• **Stated problem**
Rewrite the lines running from the one containing "At what distance from [401,572] is [62,342]?" through the last line, replacing "distance" with "separation" and leaving everything else unchanged.

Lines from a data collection
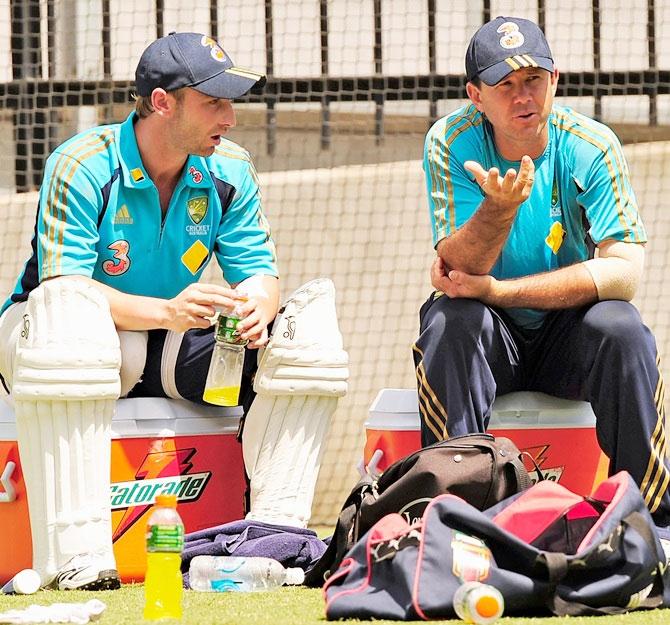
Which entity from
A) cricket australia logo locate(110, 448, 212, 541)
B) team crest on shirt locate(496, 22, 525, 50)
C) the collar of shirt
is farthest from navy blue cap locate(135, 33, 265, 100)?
cricket australia logo locate(110, 448, 212, 541)

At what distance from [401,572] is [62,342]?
102 cm

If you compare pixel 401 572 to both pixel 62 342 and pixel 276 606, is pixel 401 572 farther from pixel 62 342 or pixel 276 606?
pixel 62 342

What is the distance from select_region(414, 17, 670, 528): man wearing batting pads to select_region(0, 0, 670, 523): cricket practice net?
5.26 feet

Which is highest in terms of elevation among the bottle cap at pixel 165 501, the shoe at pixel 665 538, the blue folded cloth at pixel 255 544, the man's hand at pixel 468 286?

• **Solution to this exercise**
At what separation from [401,572] is [62,342]?
102 cm

If you compare pixel 401 572 to both pixel 62 342 and pixel 276 606, is pixel 401 572 farther from pixel 62 342 or pixel 276 606?
pixel 62 342

What is the separation from select_region(414, 17, 670, 528): man wearing batting pads to select_region(0, 0, 670, 523): cricket practice net?
5.26 feet

Which is highest in terms of elevation among the bottle cap at pixel 165 501, the shoe at pixel 665 538, the blue folded cloth at pixel 255 544, the man's hand at pixel 468 286?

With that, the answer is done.